Material to process »

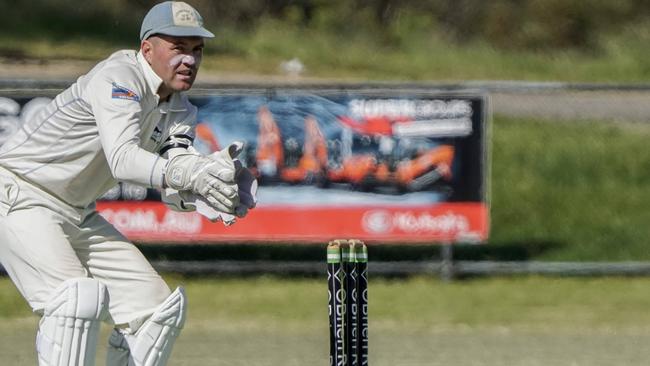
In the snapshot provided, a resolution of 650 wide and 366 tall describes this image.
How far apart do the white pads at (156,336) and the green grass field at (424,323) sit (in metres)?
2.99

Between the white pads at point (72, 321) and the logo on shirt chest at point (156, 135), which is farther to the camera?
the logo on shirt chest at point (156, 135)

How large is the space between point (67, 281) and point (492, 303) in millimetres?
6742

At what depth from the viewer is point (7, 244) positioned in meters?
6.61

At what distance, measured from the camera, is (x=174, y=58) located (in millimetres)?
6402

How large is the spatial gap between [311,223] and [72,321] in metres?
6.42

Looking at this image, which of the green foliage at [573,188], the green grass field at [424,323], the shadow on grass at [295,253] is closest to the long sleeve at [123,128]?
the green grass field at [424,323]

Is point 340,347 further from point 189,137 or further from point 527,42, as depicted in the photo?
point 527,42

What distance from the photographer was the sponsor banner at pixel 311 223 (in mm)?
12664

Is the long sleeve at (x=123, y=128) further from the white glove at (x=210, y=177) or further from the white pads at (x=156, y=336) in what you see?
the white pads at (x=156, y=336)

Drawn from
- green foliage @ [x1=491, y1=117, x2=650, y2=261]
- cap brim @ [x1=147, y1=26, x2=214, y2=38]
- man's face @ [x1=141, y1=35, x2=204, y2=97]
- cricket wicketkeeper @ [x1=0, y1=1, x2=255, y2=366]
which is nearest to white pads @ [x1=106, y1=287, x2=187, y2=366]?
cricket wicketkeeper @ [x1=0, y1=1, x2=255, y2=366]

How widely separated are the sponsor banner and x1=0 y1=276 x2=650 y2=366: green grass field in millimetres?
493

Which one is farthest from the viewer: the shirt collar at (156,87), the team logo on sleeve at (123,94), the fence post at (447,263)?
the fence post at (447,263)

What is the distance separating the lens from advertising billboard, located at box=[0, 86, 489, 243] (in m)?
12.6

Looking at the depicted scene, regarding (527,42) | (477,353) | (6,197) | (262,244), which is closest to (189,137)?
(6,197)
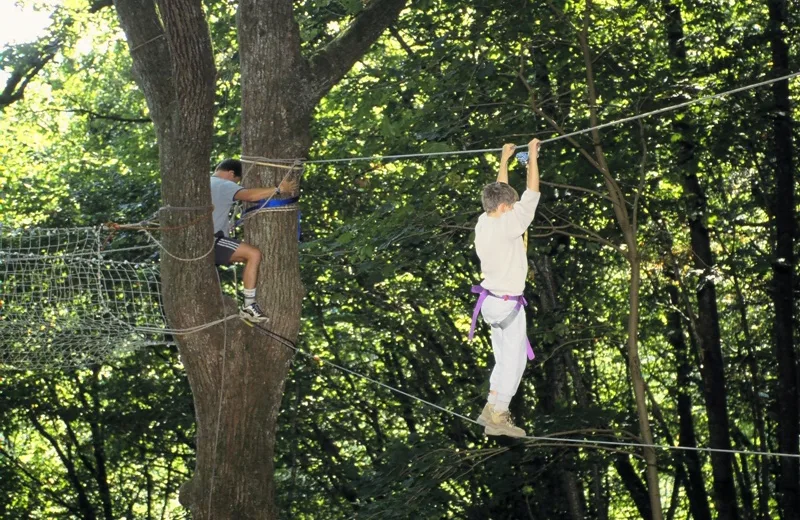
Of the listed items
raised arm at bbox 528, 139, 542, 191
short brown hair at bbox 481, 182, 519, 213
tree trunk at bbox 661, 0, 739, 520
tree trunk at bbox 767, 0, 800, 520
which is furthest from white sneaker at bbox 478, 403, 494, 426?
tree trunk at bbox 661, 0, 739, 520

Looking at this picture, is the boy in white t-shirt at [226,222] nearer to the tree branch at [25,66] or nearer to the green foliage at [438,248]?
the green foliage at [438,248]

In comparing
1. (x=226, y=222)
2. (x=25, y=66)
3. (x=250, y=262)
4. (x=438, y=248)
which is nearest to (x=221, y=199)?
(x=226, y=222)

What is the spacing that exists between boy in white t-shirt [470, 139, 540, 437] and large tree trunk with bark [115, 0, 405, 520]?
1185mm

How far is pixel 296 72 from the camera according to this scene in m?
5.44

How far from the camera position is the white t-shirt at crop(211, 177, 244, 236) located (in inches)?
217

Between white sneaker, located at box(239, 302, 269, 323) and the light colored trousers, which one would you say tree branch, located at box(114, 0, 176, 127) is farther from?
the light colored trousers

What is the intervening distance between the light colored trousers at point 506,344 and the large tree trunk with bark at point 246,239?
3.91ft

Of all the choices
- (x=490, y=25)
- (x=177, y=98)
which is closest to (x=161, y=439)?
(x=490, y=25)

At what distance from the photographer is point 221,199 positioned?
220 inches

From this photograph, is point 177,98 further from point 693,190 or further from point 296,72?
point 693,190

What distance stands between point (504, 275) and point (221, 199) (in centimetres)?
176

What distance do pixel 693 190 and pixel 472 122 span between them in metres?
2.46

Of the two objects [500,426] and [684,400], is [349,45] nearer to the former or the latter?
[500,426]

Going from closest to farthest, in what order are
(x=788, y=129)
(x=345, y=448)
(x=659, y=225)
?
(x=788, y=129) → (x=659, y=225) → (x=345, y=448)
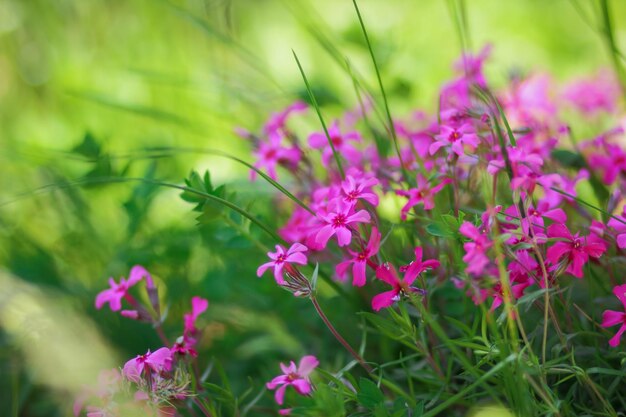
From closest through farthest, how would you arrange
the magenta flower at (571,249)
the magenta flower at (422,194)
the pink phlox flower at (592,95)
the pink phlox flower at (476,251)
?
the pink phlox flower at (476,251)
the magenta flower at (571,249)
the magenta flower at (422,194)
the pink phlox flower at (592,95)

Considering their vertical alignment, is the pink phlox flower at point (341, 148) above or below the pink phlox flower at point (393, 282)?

Requirements »
Convert every row above into a JSON list of strings with one string per line, skipping blank lines and the picture lines.

Full response »
[
  "In the snapshot provided, a resolution of 650 wide and 366 tall describes this image.",
  "How far apart do the white pads at (156,336) and the green grass field at (424,323) sit (in metres)?",
  "2.99",
  "Between the white pads at point (72, 321) and the logo on shirt chest at point (156, 135), which is farther to the camera?",
  "the logo on shirt chest at point (156, 135)",
  "How large is the space between point (67, 281) and point (492, 303) in millimetres?",
  "6742",
  "At what depth from the viewer is point (7, 244) positioned in meters?",
  "6.61",
  "At what distance, measured from the camera, is (x=174, y=58) located (in millimetres)?",
  "6402",
  "How large is the spatial gap between [311,223] and [72,321] in metres?",
  "6.42",
  "Looking at this image, which of the green foliage at [573,188], the green grass field at [424,323], the shadow on grass at [295,253] is closest to the long sleeve at [123,128]?",
  "the green grass field at [424,323]",
  "Is point 340,347 further from point 189,137 or further from point 527,42, as depicted in the photo?",
  "point 527,42",
  "What distance from the photographer was the sponsor banner at pixel 311 223 (in mm)?",
  "12664",
  "Is the long sleeve at (x=123, y=128) further from the white glove at (x=210, y=177) or further from the white pads at (x=156, y=336) in what you see?",
  "the white pads at (x=156, y=336)",
  "Drawn from",
  "- green foliage @ [x1=491, y1=117, x2=650, y2=261]",
  "- cap brim @ [x1=147, y1=26, x2=214, y2=38]",
  "- man's face @ [x1=141, y1=35, x2=204, y2=97]",
  "- cricket wicketkeeper @ [x1=0, y1=1, x2=255, y2=366]",
  "which is nearest to white pads @ [x1=106, y1=287, x2=187, y2=366]?",
  "cricket wicketkeeper @ [x1=0, y1=1, x2=255, y2=366]",
  "How widely separated are the sponsor banner and x1=0 y1=276 x2=650 y2=366: green grass field in millimetres?",
  "493",
  "Which one is farthest from the viewer: the shirt collar at (156,87), the team logo on sleeve at (123,94), the fence post at (447,263)?",
  "the fence post at (447,263)",
  "What is the distance separating the lens from advertising billboard, located at box=[0, 86, 489, 243] (in m)?",
  "12.6",
  "Looking at the depicted scene, regarding (527,42) | (477,353) | (6,197) | (262,244), which is closest to (189,137)?",
  "(6,197)",
  "Of the listed items",
  "raised arm at bbox 528, 139, 542, 191",
  "short brown hair at bbox 481, 182, 519, 213",
  "tree trunk at bbox 661, 0, 739, 520",
  "tree trunk at bbox 767, 0, 800, 520",
  "which is furthest from white sneaker at bbox 478, 403, 494, 426?",
  "tree trunk at bbox 661, 0, 739, 520",
  "Looking at this picture, is the boy in white t-shirt at [226,222] nearer to the tree branch at [25,66] or nearer to the green foliage at [438,248]?",
  "the green foliage at [438,248]",
  "In comparing",
  "1. (x=226, y=222)",
  "2. (x=25, y=66)",
  "3. (x=250, y=262)",
  "4. (x=438, y=248)",
  "which is nearest to (x=221, y=199)?",
  "(x=226, y=222)",
  "What is the spacing that exists between boy in white t-shirt [470, 139, 540, 437] and large tree trunk with bark [115, 0, 405, 520]?",
  "1185mm",
  "How far is pixel 296 72 from the camera according to this scene in m?",
  "5.44",
  "How far from the camera position is the white t-shirt at crop(211, 177, 244, 236) located (in inches)?",
  "217",
  "Between white sneaker, located at box(239, 302, 269, 323) and the light colored trousers, which one would you say tree branch, located at box(114, 0, 176, 127) is farther from?",
  "the light colored trousers",
  "What is the intervening distance between the light colored trousers at point 506,344 and the large tree trunk with bark at point 246,239?",
  "3.91ft",
  "Of all the choices",
  "- (x=490, y=25)",
  "- (x=177, y=98)",
  "which is closest to (x=161, y=439)?",
  "(x=490, y=25)",
  "At what distance from the photographer is point 221,199 positioned?",
  "220 inches",
  "From this photograph, is point 177,98 further from point 693,190 or further from point 296,72?",
  "point 693,190",
  "What distance stands between point (504, 275) and point (221, 199) (in centimetres)?",
  "176",
  "What distance do pixel 693 190 and pixel 472 122 span between them in metres?",
  "2.46",
  "Of the two objects [500,426] and [684,400], is [349,45] nearer to the former or the latter?",
  "[500,426]",
  "Going from closest to farthest, in what order are",
  "(x=788, y=129)",
  "(x=345, y=448)",
  "(x=659, y=225)",
  "?",
  "(x=788, y=129) → (x=659, y=225) → (x=345, y=448)",
  "From closest through farthest, how would you arrange",
  "the magenta flower at (571,249)",
  "the magenta flower at (422,194)",
  "the pink phlox flower at (592,95)",
  "the pink phlox flower at (476,251)",
  "?",
  "the pink phlox flower at (476,251)",
  "the magenta flower at (571,249)",
  "the magenta flower at (422,194)",
  "the pink phlox flower at (592,95)",
  "Considering their vertical alignment, is the pink phlox flower at point (341, 148) above or below the pink phlox flower at point (393, 282)?"
]